The problems nobody warns you about
- Pickers can't be directed to the first-expiring lot, breaking FEFO for medical goods
- The ERP add-on treats the floor as one bucket, with no zones or directed travel paths
- Put-away goes wherever there's space, so picking later wastes labor walking the floor
- Throughput is capped by software that sees quantities, not a working warehouse
The case for owning your warehouse management
A custom WMS runs the Little Rock distribution floor instead of just counting it: FEFO lot-directed picking so expiring medical stock goes first, zoned put-away and pick paths that cut picker travel, and directed workflows that lift throughput. It connects to your inventory and ERP for one truthful count while actually orchestrating the physical work the add-on ignores.
Budgeting a warehouse management build in Little Rock
| Project scope | Typical cost | Timeline |
|---|---|---|
| WMS module extending the ERP | $40k to $70k | 4 to 5 months |
| Custom WMS with FEFO and zoning | $70k to $100k | 5 to 6 months |
| Full WMS with RF workflows and integrations | $100k to $130k | 6 to 7 months |
What your build should include
Warehouse Management services we deliver in Little Rock
The engagements Little Rock teams bring us most often: warehouse automation, barcode and RFID, slotting optimization, inbound and outbound logistics and fulfillment software.
Exactly what you get
A WMS that actually runs your port-side floor.

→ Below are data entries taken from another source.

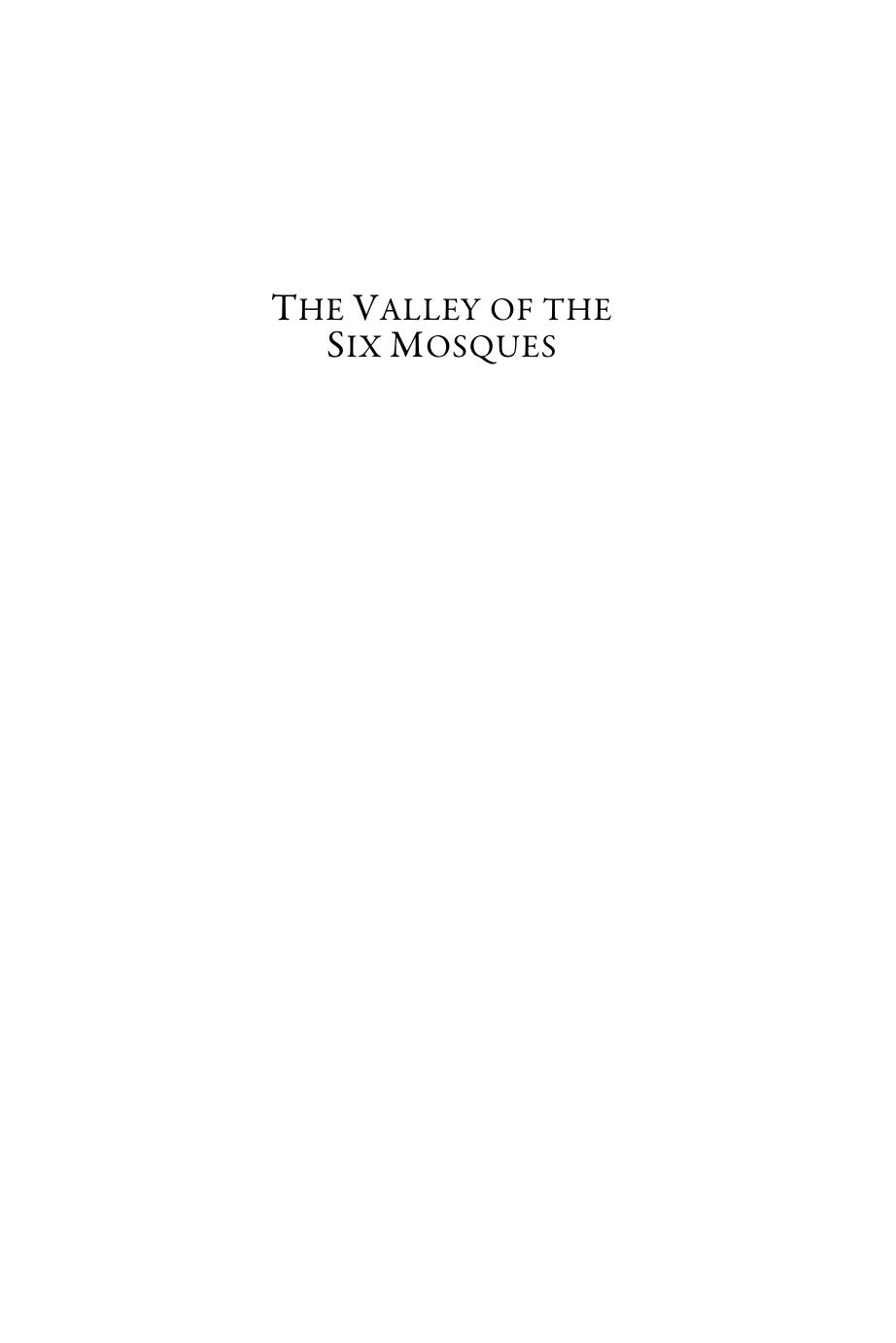 The Valley Of The Six Mosques Work And Life In Medieval Valldigna Ferran Garciaoliver Garciaoliver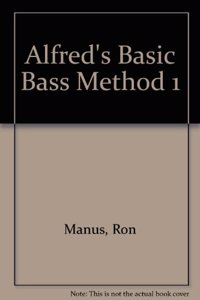 Alfred's Basic Bass Method, Bk. 1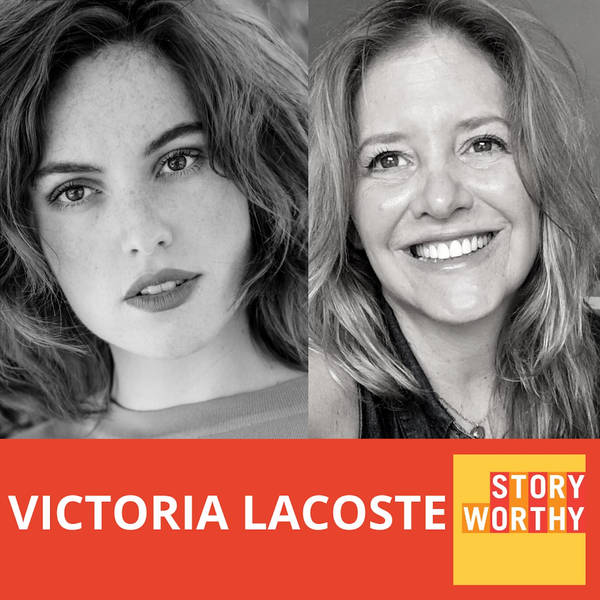 666 - Choosing To Be a Filmmaker with Actress/Filmmaker Victoria Lacoste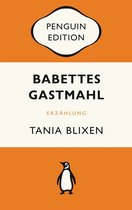 Penguin Edition 31 - Babettes Gastmahl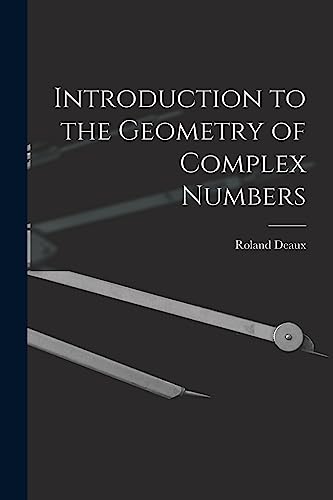 Stock image for Introduction to the Geometry of Complex Numbers for sale by GreatBookPrices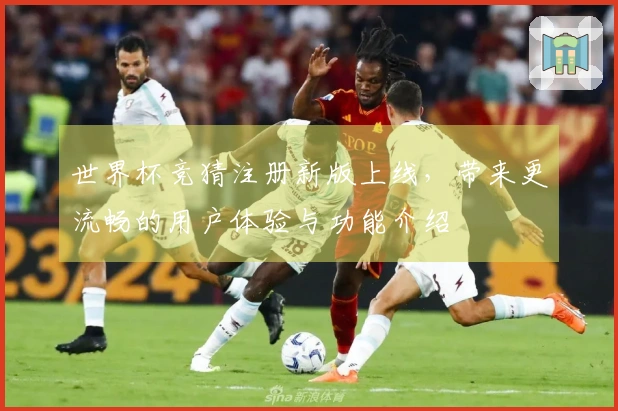 世界杯竞猜注册新版上线，带来更流畅的用户体验与功能介绍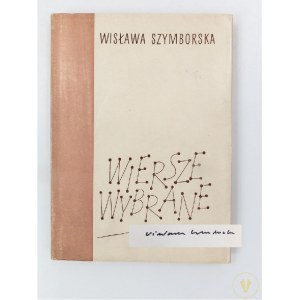 [Dedykacja z podpisem autorki] Szymborska Wisława, Wiersze wybrane [wydanie I]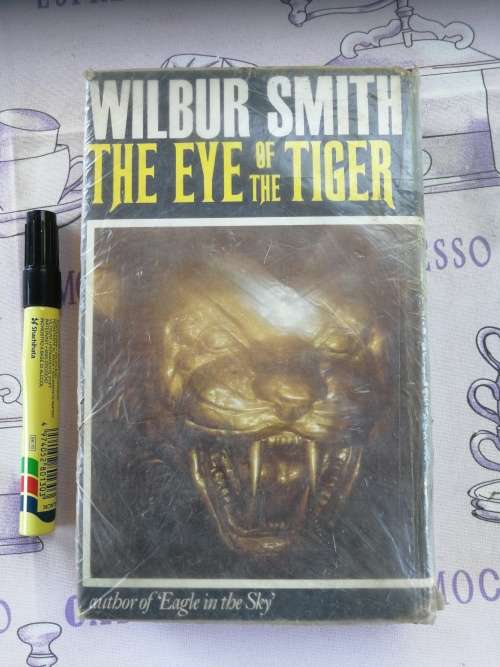 WILBUR SMITH THE EYE OF THE TIGER ( FIRST PUBLISHED FIRST EDITION Heinemann  1975 ) Hardcover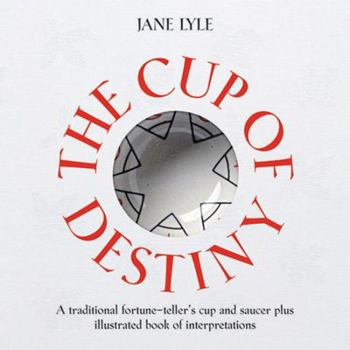 Hardcover Cup of Destiny: A Traditional Fortune-Teller's Cup and Saucer plus Illustrated Book of Interpretations Book
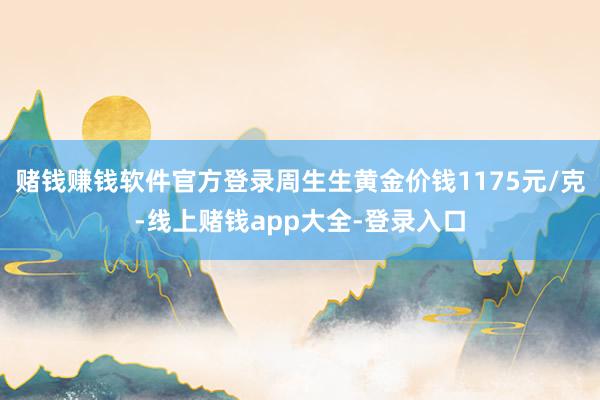 赌钱赚钱软件官方登录周生生黄金价钱1175元/克-线上赌钱app大全-登录入口
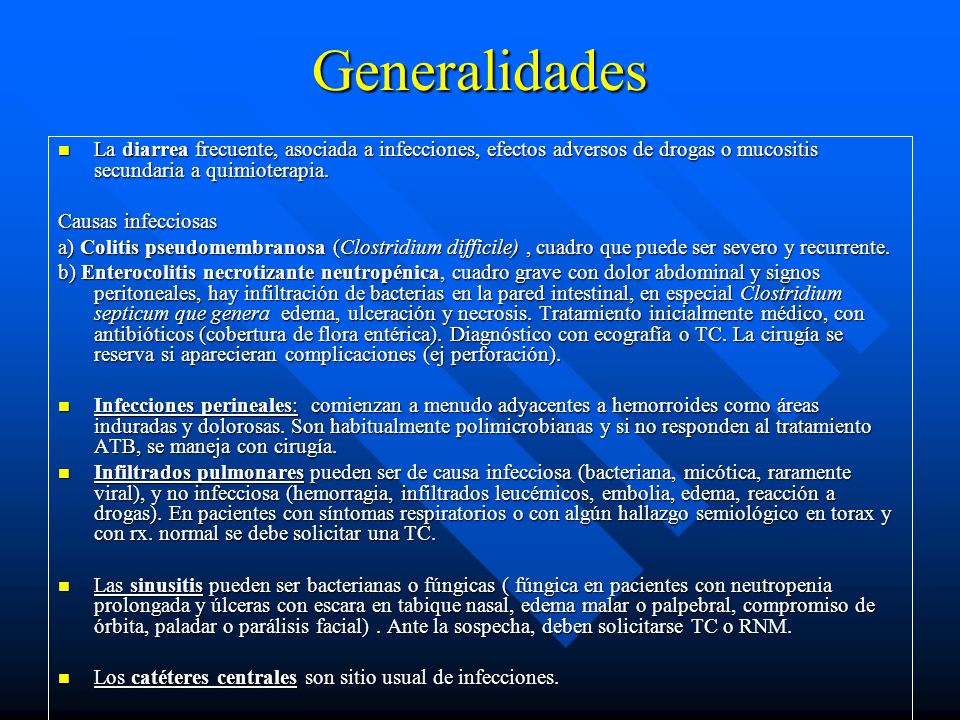 Generalidades La diarrea frecuente, asociada a infecciones, efectos adversos de drogas o mucositis secundaria a quimioterapia.
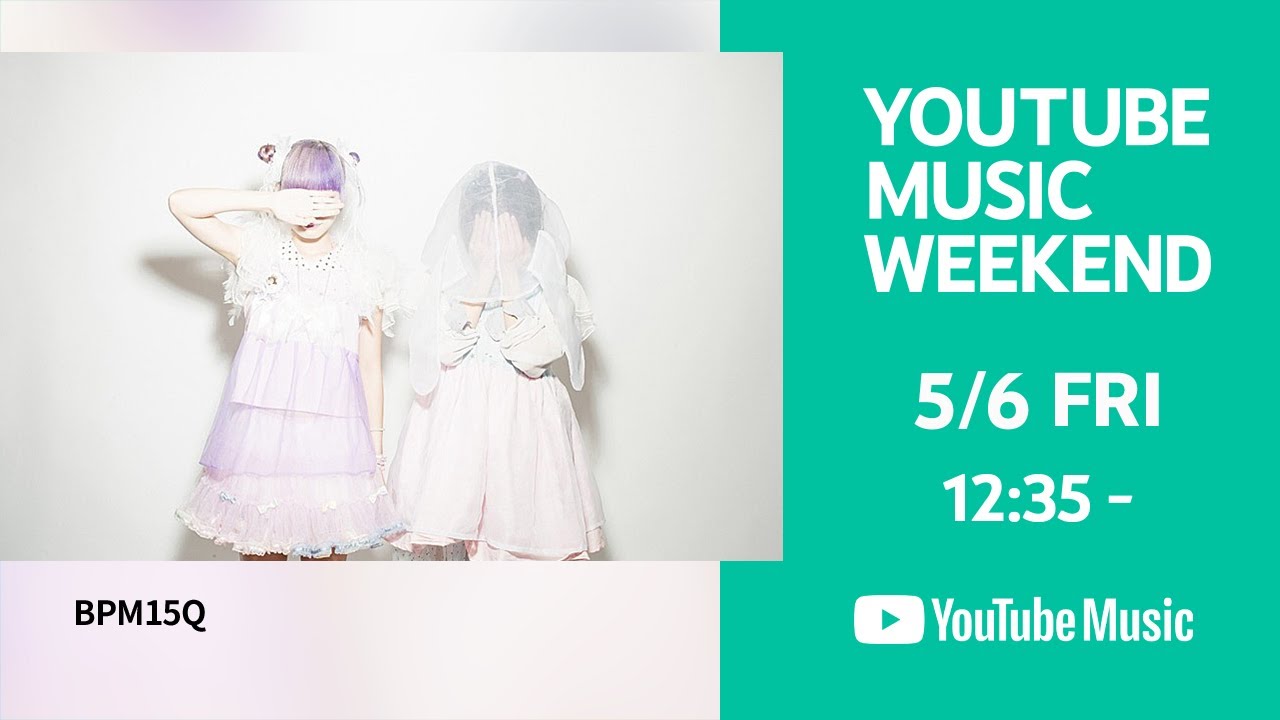 BPM15Q - Special Live Mix (YouTube Music Weekend Edition)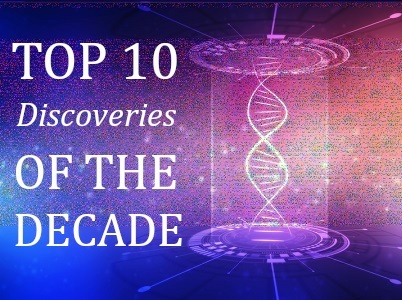 A Decade in Review: Top 10 Discoveries of the 2010s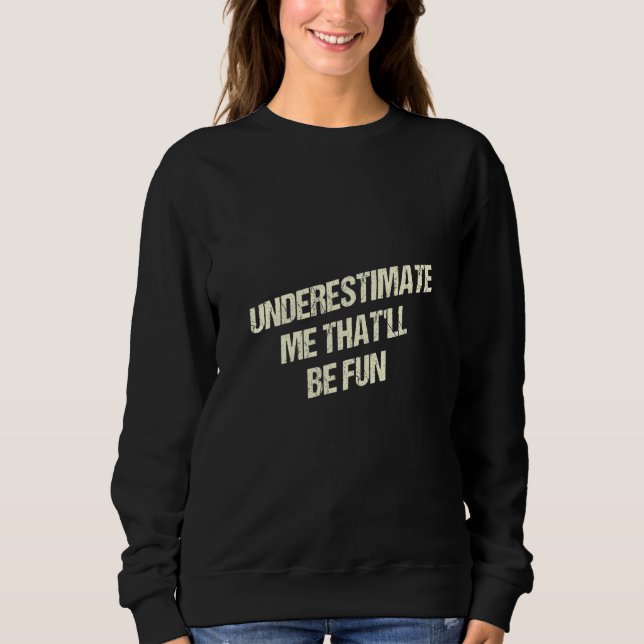 Camiseta Underestimate Me Thatll Be Fun Funny Sarcastic Hum (Frente)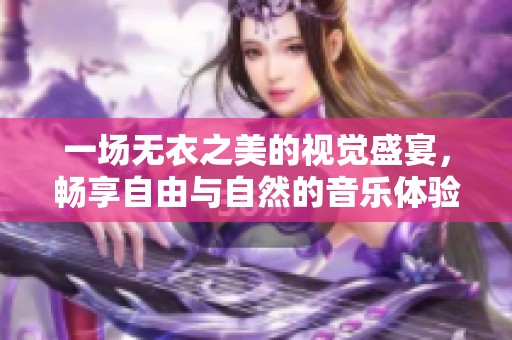 一场无衣之美的视觉盛宴，畅享自由与自然的音乐体验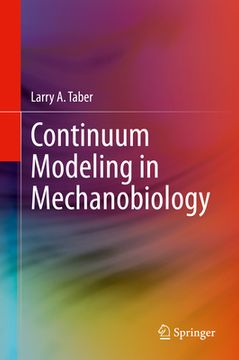 portada Continuum Modeling in Mechanobiology (en Inglés)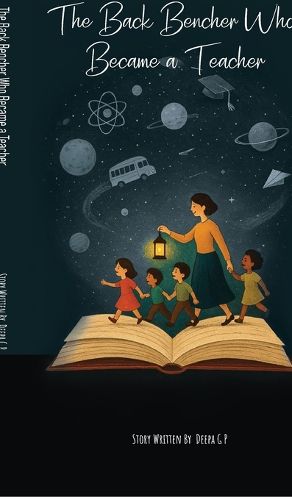 The Back Bencher Who Became a Teacher, Deepa Gp (9798900545356 ...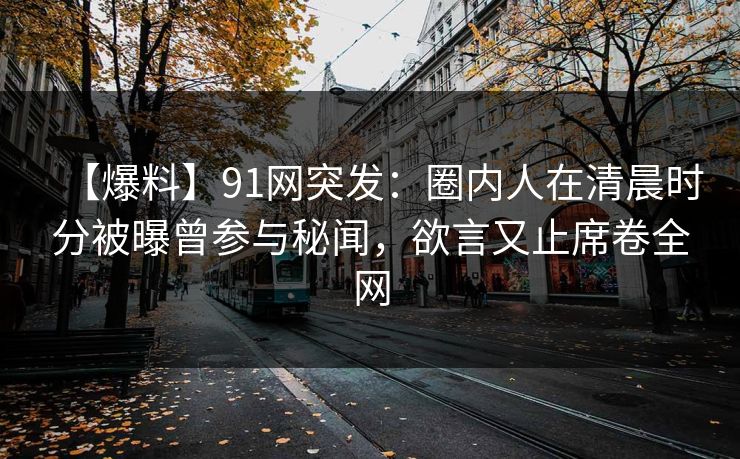 【爆料】91网突发：圈内人在清晨时分被曝曾参与秘闻，欲言又止席卷全网
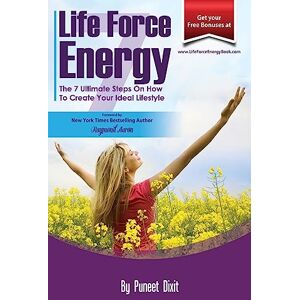 Dixit, Puneet Life Force Energy: 7 Ultimate Steps To Create Your Ideal Lifestyle Dixit, Puneet Life Force Energy: 7 Ultimate Steps To Create Your Ideal Lifestyle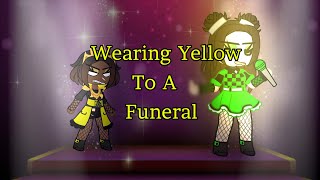~Wearing Yellow To A Funeral~ Meme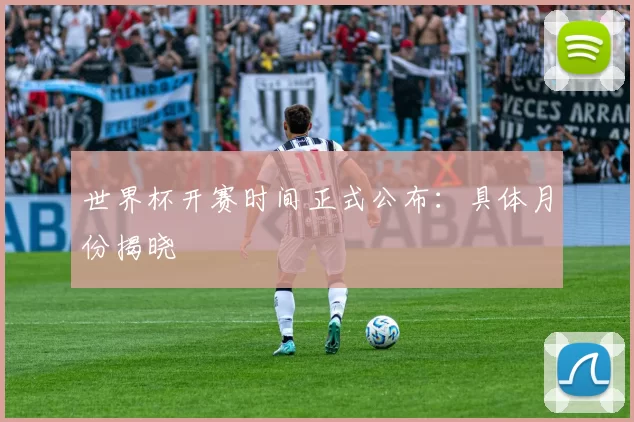 世界杯开赛时间正式公布：具体月份揭晓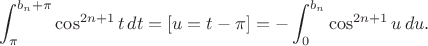 $$\int_\pi^{b_n+\pi}\cos^{2n+1}t\,dt=[u=t-\pi]=-\int_0^{b_n}\cos^{2n+1}u\,du.$$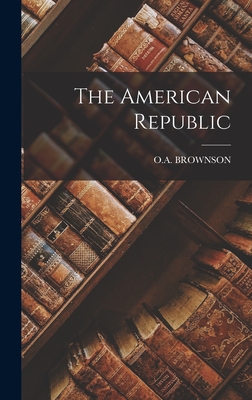 The American Republic - Brownson, O A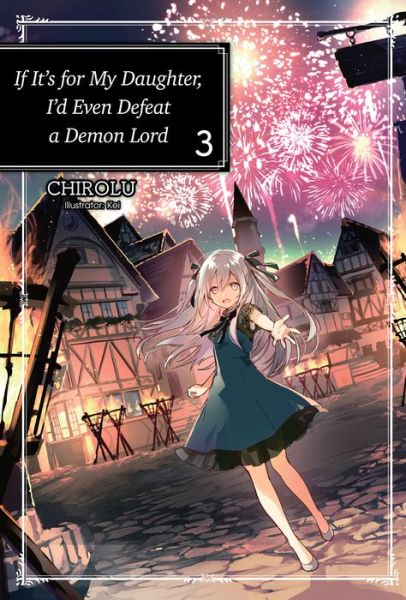 Cover for Chirolu · If It's for My Daughter, I'd Even Defeat a Demon Lord: Volume 3: Volume 3 - If It's for My Daughter, I'd Even Defeat a Demon Lord (light novel) (Paperback Book) (2019)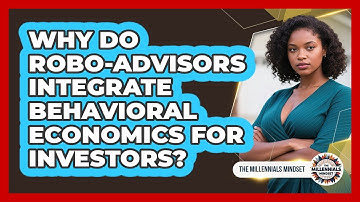 Why Do Robo-Advisors Integrate Behavioral Economics For Investors? - The Millennials Mindset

Pickers are directed to the first-expiring lot so medical and food-grade stock ships FEFO, put-away and pick paths are zoned to cut travel, and RF-driven directed workflows lift throughput past what an ERP add-on allowed. Lot-level counts stay accurate and sync to your ERP and inventory management software, while labor analytics show exactly where your warehouse time goes.
How to choose a developer in Little Rock
Choose a team that has built warehouse operations, not just inventory screens. They should ask about FEFO requirements, your floor layout and zones, and your outbound freight schedule before quoting. Confirm RF and barcode integration and a change-management plan for directed workflows, and require tight integration with your ERP, inventory management software, and supply chain software so the floor and the books stay in sync.
- !A WMS that counts but doesn't direct. Ask how it picks the first-expiring lot
- !No zoning model. Ask how put-away and pick paths reduce picker travel
- !No RF hardware plan. Ask which scanners drive the directed workflows
- !No ERP or inventory integration. Ask how lot-level counts stay consistent
- !No change-management plan. Ask how floor staff adapt to directed picking
Most Little Rock teams pricing warehouse management end up comparing notes on business intelligence dashboards, lms, internal tools too; the systems share one data spine.
Rohan advises mid-market and enterprise teams on ERP, CRM and custom software, and has led delivery on dozens of business-software builds.
Writes for Digital Heroes, shipping business software for 2,000+ brands across 55+ countries since 2017.
Frequently asked questions
Why isn't our ERP's warehouse add-on enough?
Add-ons count inventory but don't orchestrate the floor. They can't direct FEFO lot picking, zone the warehouse, or optimize travel paths, so throughput stalls and expiring medical stock risks shipping in the wrong order. A custom WMS runs the physical work the add-on only tallies.
What is FEFO and why does it matter here?
First-expiry-first-out directs pickers to the soonest-expiring lot first, which is essential for medical and food-grade distribution. ERP add-ons don't track expiry on the pick path, so a custom WMS is how Little Rock distributors enforce it.
Do we need special hardware?
Yes, typically RF scanners or mobile devices to drive directed workflows. The hardware plus disciplined scanning is what makes the WMS accurate, so factor it into the build and the change management.
Will it keep our inventory counts accurate?
It maintains real-time lot-level counts and syncs them to your ERP and inventory management software, so the warehouse floor and your financial records reflect the same reality.